Теперь подумаем дальше. Взбешенный похищением золота, напуганный тем, что стал известен подземный ход, предатель, вероятно, решил поторопить события. Он успел уже скомпрометировать Оторву своими подозрительными ночными вылазками, а теперь решил закончить дело внезапной атакой. После той дурацкой пирушки Адского дозора в Камыше наветы на Оторву стали распространяться почти открыто.
И наконец скандал разразился, когда Дюре отказался приветствовать Оторву и прямо обвинил его в предательстве.
При этом воспоминании кровь прилила к лицу зуава, и он процедил сквозь зубы:
— Дюре и есть предатель!.. Я это чувствую, я уверен!.. Все говорит об этом!.. А ход он замуровал, когда меня арестовали. Негодяй! И как он, должно быть, злорадствовал, когда узнал, что мы уткнулись в стену носом! Но хорошо смеется тот, кто смеется последним!
При этих словах молодой человек встал, потянулся, погладил Картечь, она завиляла хвостом и посмотрела на него внимательными и преданными глазами.
— Как ты считаешь, Картечь, не пора ли нам позавтракать? — спросил Оторва.
Собака села, облизнулась и с серьезным видом стала ждать угощения.
Зуав развязал мешок и извлек оттуда массу всякой всячины: сухари, окорок, свечи, спички, бутылку водки и — бесценное сокровище — три большие пачки табака.

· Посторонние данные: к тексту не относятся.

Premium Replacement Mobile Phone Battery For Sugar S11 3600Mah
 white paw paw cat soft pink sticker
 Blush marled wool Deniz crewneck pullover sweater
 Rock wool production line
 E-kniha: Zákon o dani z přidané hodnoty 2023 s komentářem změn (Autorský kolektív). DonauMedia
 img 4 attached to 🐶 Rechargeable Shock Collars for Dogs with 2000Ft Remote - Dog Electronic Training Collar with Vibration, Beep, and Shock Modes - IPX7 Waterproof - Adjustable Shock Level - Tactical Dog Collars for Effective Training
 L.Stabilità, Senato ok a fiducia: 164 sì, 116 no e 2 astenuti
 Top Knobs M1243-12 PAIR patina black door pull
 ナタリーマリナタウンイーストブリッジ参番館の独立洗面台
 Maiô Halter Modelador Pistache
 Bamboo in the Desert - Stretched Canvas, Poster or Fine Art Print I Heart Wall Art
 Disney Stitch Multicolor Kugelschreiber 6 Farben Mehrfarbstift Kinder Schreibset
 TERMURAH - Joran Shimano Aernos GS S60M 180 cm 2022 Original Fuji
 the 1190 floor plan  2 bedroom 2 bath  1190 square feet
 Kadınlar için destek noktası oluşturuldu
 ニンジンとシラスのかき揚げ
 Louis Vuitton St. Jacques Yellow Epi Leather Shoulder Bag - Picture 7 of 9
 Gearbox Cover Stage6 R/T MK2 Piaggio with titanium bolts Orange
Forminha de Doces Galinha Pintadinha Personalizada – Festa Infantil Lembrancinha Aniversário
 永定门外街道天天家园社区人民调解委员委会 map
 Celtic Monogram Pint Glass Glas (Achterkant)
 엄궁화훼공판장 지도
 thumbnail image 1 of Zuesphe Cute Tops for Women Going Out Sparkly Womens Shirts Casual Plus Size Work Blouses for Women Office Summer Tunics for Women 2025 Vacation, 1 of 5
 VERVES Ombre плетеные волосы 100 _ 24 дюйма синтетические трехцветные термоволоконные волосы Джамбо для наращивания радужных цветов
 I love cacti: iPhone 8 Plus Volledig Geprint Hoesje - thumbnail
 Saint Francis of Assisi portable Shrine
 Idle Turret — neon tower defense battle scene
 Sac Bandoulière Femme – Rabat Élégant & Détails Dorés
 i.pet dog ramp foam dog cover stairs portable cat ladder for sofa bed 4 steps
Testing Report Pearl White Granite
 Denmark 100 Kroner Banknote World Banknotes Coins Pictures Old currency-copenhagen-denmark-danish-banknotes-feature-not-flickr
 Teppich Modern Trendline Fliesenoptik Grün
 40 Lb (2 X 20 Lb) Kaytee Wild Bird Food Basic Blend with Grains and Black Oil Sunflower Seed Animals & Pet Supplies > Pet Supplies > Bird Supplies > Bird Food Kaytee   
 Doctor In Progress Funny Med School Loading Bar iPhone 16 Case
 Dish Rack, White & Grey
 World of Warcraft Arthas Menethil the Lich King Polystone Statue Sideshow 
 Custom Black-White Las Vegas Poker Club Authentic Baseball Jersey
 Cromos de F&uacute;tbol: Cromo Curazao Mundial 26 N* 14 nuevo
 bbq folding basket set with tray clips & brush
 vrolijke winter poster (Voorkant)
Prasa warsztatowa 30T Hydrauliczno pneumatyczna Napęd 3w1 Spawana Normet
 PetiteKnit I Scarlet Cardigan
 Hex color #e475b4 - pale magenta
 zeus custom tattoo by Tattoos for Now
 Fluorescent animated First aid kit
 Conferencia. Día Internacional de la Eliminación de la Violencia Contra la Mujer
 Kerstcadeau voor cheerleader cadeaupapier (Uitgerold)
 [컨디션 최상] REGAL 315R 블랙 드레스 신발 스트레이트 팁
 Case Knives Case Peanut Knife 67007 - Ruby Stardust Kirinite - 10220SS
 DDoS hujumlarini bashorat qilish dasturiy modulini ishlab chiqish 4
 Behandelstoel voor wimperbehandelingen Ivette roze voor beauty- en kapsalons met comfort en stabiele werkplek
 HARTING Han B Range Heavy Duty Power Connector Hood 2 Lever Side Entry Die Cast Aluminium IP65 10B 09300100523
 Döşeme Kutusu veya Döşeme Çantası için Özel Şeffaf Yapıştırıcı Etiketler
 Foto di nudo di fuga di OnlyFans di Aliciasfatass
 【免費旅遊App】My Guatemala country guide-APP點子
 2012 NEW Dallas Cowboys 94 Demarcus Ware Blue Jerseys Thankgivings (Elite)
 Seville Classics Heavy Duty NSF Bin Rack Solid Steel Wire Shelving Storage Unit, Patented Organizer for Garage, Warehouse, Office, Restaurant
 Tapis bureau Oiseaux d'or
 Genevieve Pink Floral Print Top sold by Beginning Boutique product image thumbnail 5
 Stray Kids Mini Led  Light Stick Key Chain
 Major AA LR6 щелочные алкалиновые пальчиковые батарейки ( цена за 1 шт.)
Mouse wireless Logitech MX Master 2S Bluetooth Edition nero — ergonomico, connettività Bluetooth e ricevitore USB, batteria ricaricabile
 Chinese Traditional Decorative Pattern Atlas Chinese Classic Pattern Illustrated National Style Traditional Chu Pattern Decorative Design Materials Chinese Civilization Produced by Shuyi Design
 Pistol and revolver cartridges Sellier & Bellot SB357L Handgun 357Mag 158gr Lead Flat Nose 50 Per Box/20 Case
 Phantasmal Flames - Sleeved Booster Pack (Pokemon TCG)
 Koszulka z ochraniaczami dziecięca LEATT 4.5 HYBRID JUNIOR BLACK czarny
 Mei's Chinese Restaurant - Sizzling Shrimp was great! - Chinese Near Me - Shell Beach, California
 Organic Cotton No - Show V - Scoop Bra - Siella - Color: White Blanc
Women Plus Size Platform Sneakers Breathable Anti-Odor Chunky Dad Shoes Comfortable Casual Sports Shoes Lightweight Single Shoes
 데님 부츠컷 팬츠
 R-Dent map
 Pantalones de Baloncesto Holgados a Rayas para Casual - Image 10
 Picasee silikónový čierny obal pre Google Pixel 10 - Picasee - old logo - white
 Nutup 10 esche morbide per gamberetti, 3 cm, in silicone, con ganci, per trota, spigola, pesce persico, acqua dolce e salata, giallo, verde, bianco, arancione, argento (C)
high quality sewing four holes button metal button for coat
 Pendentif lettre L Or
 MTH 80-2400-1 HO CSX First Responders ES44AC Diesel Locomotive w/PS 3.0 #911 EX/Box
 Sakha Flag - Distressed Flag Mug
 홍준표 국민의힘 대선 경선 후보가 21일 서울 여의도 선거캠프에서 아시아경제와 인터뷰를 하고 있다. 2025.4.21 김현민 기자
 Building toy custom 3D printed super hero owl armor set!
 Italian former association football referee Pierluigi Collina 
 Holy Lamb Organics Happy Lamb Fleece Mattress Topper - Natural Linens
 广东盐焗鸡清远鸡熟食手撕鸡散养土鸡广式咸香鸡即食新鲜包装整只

Потом он достал клочок бумаги, на котором карандашом второпях было нацарапано несколько слов: «Мой друг, будьте осторожны и думайте о тех, кто вас любит!»
И суровый солдат, узнав мелкий почерк, почувствовал, что у него увлажнились глаза.
— Роза!.. Дорогая Роза!.. — растроганно прошептал он. — Мыслями я всегда с вами… ваш милый образ придаст мне сил и научит осторожности.
Перекусили человек и собака наскоро. С аппетитом съели сухарь и кусок окорока. Человек запил еду глотком водки, собака сбегала попить дождевой воды, скопившейся во впадине могильной плиты.
— Теперь, — сказал Оторва, — выкурим хорошую трубочку — и за дело.
Для начала он тщательно осмотрел часовню. После ночного визита с кебиром там ничего не изменилось. Подземный ход по-прежнему оставался искусно замурован.
— Неплохо сработано, — задумчиво проговорил Жан. — Теперь осмотрим снаружи.
Ворота были на месте. За ними тянулась аллея кипарисов, образовавших плотную, почти непроницаемую стену.
Оторва пролез на корточках под нижние ветви и стал рассуждать:
— Укрытие — лучше не надо… и от дождя защитит, и от ветра, и от постороннего взгляда. Надежнее, чем под крышей. Мы все увидим, все услышим… если они придут… Но придут ли? Да… Я чувствую… придут.
Произнося этот монолог, он просунул голову за живую изгородь и заметил в нескольких сантиметрах от себя длинную и широкую плиту с какой-то надписью.
«Странно, — сказал Жан про себя, — я ее прежде не видел… Но займусь я ею позже, когда буду не в такой одежке. А то бросаюсь в глаза, словно маковое поле».
Тем временем Картечь весело резвилась на воле, носилась туда-сюда, рыскала по кладбищу. Ей все было интересно. Первый день прошел без приключений. В следующую ночь Оторва, оставив на земле мешок, отправился в путь. Ему требовались русская фуражка и шинель, чтобы прикрыть яркий зуавский мундир.
До неприятельских аванпостов он добрался ползком. Храбрая собака ползла рядом и тихонько рычала. Он погладил ее по спине, и умное животное умолкло.
Оторва лежал, вытянувшись, не менее получаса, точно дикий зверь в засаде. В конце концов он различил неясную, неподвижную фигуру, услышал вздохи, выдающие присутствие человека.